7. Visualise fixed effects

# HINT: try to use sjPlot R Package

Show solution

sjPlot::plot_model(mod_mixed, type="est")

8. Visualise random effects

# HINT: you can use plot_model()

Show solution

plot_model(mod_mixed, type="re")

9. Create a results table

# HINT: you can use tidy() and gt() functions here

Show solution

tidy(mod_mixed, effects="fixed") %>% gt()

Reflection

When comparing the fixed-effects and mixed-effects models, consider the questions below:

Effect Sizes
Do the estimated effects of study hours, SES, or gender change when adding the classroom random intercept?
Uncertainty
Do standard errors increase or decrease?

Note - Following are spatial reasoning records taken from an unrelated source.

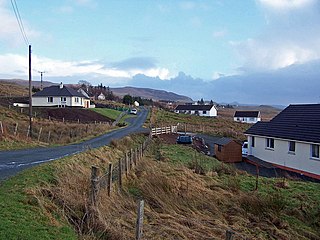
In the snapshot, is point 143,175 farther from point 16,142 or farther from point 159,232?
point 16,142

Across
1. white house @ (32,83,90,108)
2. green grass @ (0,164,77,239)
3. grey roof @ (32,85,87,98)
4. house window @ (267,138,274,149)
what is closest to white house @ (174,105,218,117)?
grey roof @ (32,85,87,98)

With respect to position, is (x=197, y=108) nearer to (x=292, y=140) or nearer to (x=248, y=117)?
(x=248, y=117)

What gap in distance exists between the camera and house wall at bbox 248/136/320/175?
25.2 metres

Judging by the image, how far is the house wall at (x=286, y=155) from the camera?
25.2 metres

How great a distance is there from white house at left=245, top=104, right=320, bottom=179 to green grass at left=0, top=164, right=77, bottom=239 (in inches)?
794

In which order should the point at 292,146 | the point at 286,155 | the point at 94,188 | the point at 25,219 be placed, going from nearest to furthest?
the point at 25,219
the point at 94,188
the point at 292,146
the point at 286,155

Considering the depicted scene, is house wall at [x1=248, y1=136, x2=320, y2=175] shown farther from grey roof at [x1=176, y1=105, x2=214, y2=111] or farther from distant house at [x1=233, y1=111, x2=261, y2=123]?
grey roof at [x1=176, y1=105, x2=214, y2=111]

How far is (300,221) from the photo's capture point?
1198 centimetres

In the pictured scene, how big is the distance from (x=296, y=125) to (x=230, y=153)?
604cm

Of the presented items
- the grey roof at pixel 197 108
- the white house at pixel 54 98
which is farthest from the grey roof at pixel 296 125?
the grey roof at pixel 197 108

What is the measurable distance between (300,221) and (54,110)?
175 feet

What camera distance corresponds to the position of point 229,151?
32.0 meters

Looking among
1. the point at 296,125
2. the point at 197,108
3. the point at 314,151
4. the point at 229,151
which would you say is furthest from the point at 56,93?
the point at 197,108

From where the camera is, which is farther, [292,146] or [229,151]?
[229,151]
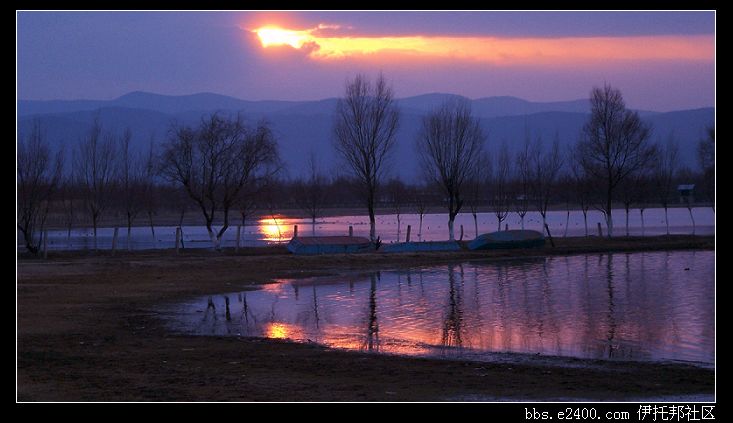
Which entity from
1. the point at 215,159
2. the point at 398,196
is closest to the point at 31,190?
the point at 215,159

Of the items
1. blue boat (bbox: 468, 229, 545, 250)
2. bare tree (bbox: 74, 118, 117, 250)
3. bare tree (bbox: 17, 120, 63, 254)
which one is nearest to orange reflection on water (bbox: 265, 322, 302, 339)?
bare tree (bbox: 17, 120, 63, 254)

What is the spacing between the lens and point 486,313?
74.3 feet

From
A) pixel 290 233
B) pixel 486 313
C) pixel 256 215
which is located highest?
pixel 256 215

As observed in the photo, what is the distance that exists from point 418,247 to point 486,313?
2129cm

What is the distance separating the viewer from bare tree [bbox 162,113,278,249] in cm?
4569

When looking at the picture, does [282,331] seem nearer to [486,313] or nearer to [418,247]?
[486,313]

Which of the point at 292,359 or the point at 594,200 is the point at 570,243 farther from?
the point at 292,359

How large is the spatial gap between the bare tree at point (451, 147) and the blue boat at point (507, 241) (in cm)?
525

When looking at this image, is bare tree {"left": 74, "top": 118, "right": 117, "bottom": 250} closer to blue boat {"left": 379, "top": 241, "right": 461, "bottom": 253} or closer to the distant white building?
blue boat {"left": 379, "top": 241, "right": 461, "bottom": 253}

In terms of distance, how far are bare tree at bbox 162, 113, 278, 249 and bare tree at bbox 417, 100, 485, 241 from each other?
11212 mm

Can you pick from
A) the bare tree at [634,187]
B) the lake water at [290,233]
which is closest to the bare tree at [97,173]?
the lake water at [290,233]
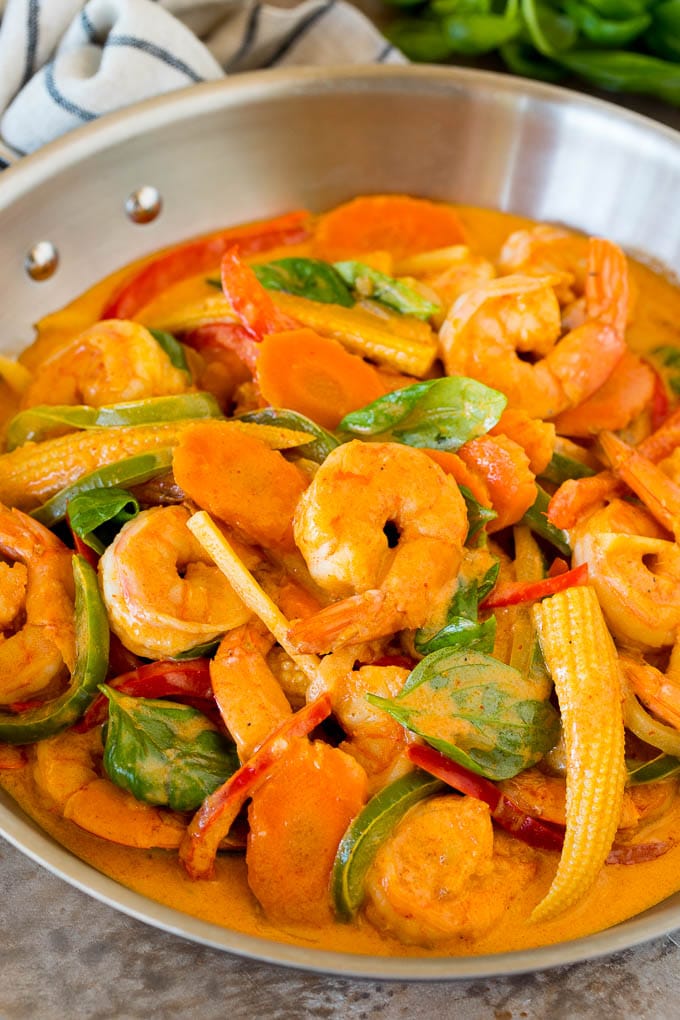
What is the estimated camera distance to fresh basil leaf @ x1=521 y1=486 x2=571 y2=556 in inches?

Does this affect which predictors appear important?
Clustering Is there evidence of meaningful variation between classes?
Interpretation Why might the mixed model provide a more realistic representation of student exam scores?

Show example answers

1. Effect Sizes The coefficients for study hours, SES, and gender remain similar in size, but may shift slightly once classroom effects are accounted for. This indicates that most of the predictor effects are robust, though the fixed model may over- or underestimate some associations.

2. Uncertainty
Standard errors typically increase in the mixed model because it correctly acknowledges that observations within the same class are not independent. As a result, some predictors may become less statistically significant.

3. Clustering The random intercept variance shows that classes differ systematically in their baseline exam scores. This justifies the use of a mixed model.

4. Interpretation The mixed model is preferable because it adjusts for classroom-level differences that could confound the relationships between student characteristics and exam scores. Ignoring this structure risks producing overly confident or biased estimates.